So, why do we need buckets and brigades? Can't we just keep it simple
and pass simple blocks of data? Maybe a void* with a length, or a C++
string?
Well, the first part of the answer we've seen already: buckets are
more than just data: they are an abstraction that unifies fundamentally
different types of data. But even so, how do they justify the
additional complexity over simple buffers and ad-hoc use of other
data sources in exceptional cases?
The second motivation for buckets and brigades is that they enable
efficient manipulation of blocks of memory, typical of many filtering
applications. We will demonstrate a simple but typical example of this:
a filter to display plain text documents prettified as an HTML page,
with header and footer supplied by the webmaster in the manner of a
fancy directory listing.
Now, HTML can of course include blocks of plain text, enclosing them
in <pre> to preserve spacing and formatting. So the main task
of a text->html filter is to pass the text straight through.

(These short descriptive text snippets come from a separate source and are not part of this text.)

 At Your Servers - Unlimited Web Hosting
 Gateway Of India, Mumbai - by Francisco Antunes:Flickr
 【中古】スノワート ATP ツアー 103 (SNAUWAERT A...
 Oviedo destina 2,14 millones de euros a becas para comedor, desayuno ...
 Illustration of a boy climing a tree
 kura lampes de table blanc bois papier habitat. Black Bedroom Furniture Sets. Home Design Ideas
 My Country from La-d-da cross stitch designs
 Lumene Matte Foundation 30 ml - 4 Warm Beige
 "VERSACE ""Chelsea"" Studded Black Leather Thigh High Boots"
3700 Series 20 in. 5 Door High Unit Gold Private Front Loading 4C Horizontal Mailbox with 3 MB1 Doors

But certain special characters need to be escaped. To be safe both
with the HTML spec and browsers, we will escape the four characters
<, >, &, and " as <, etc.
Because the replacement < is longer by three bytes than the
original, we cannot just replace the character. If we are using
a simple buffer, we either have to extend it with realloc()

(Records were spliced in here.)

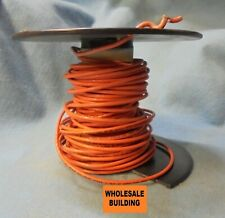FIXTURE WIRE  12 AWG, 60 FT, 600V, ORANGE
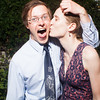 CaitlinChrisWeddingPhotobooth-0161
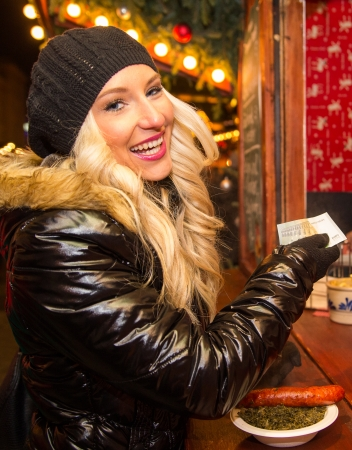 Young blonde woman on the Christmas Market photo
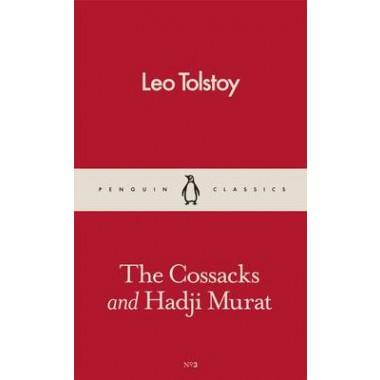 The Cossacks and Hadji Murat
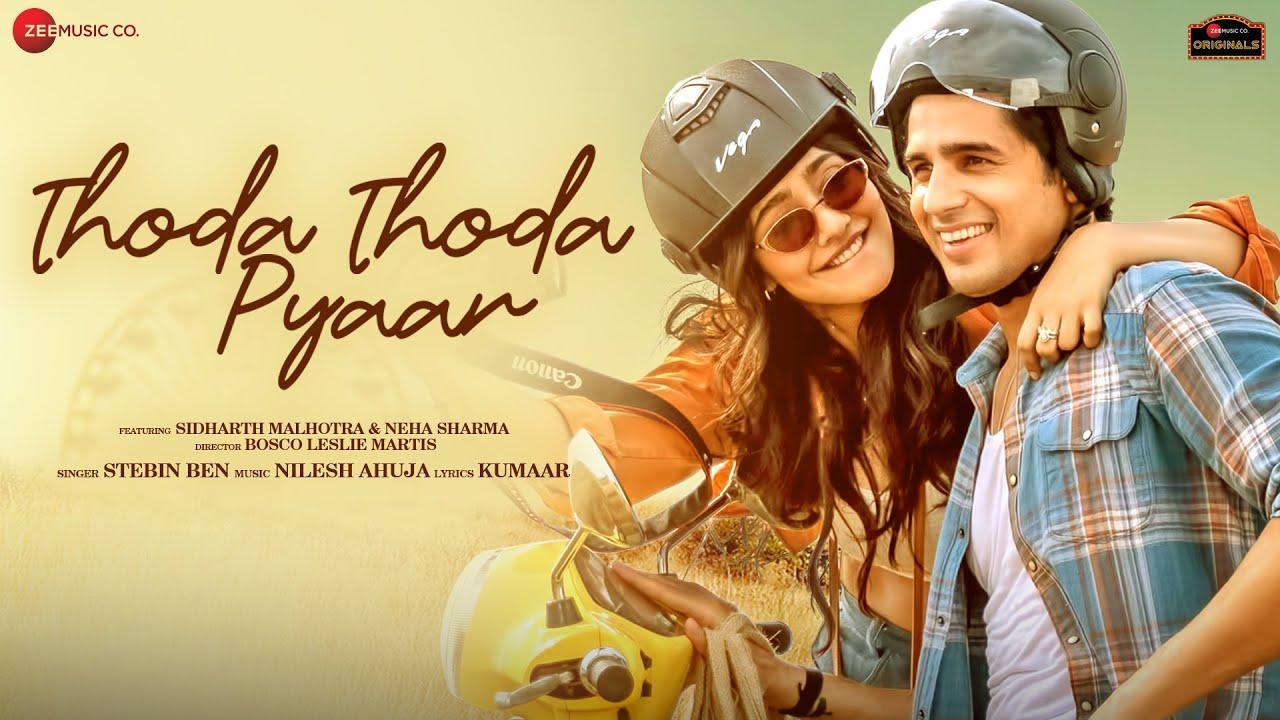Thoda Thoda Pyaar Song lyrics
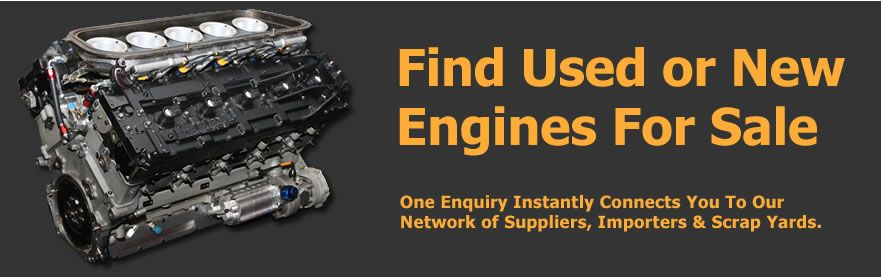 Reconditioned Imported Amp Used Truck Amp Car Engines For Sale In South Africa Save Time With 1 Enquiry That Ins With Images Engines For Sale Used Trucks Engineering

or equivalent, or copy the whole thing interpolating the replacement.
Repeat this a few times and it rapidly gets very inefficient.

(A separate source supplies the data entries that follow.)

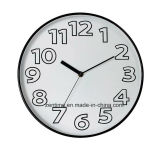 Various Colors Promotional Simple Wholesale Wall Clock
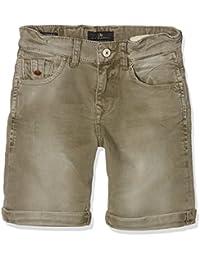 LTB Anders X B, Jeans Garçon
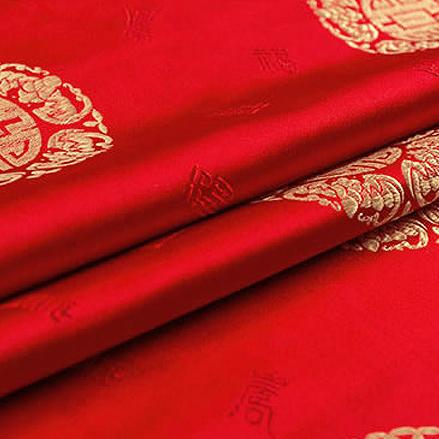 婚庆古装 寿星古装织锦缎图片二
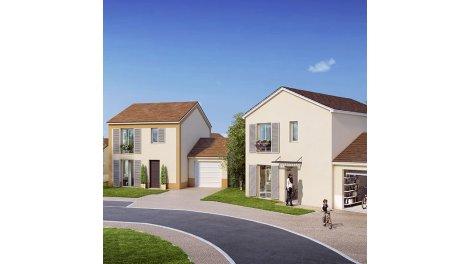 Appartements et maisons neuves Prochainement investissement loi Pinel à Epone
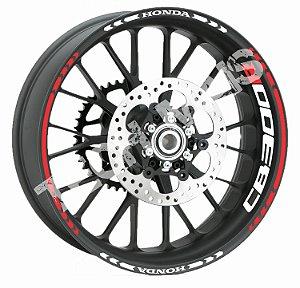 Adesivo de Roda Friso de Roda Refletivo Honda CB300R Direcional + Borda  CB 300 R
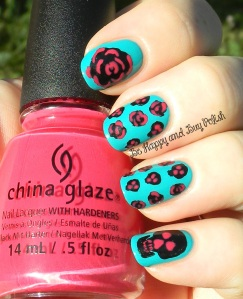 OMD2 Nail Art Roses And Skulls | China Glaze Liquid Leather, Custom Kicks, Heli-yum | Be Happy And Buy Polish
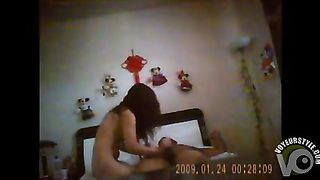 Nude Thai massage and good sex at the parlor--_short_preview.mp4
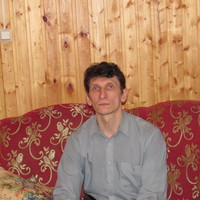 иван, 52 года, Телец, Нижний Новгород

A better solution is a two-pass scan of the buffer:
the first pass simply computes the length of the new buffer, after
which we allocate the memory and copy the data with the required
replacements. But even that is by no means efficient.
By using buckets and brigades in place of a simple buffer, we can simply
replace the characters in situ, without allocating or copying any
big blocks of memory. Provided the number of characters replaced is
small in comparison to the total document size, this is much more
efficient. In outline:
- We encounter a character that needs replacing in the bucket
- We split the bucket before and after the character. Now
we have three buckets: the character itself, and all data before
and after it.
- We drop the character, leaving the before and after buckets.
- We create a new bucket containing the replacement, and insert
it where the character was.
Now instead of moving/copying big blocks of data, we are just
manipulating pointers into an existing block. The only actual
data to change are the single character removed and the few
bytes that replace it.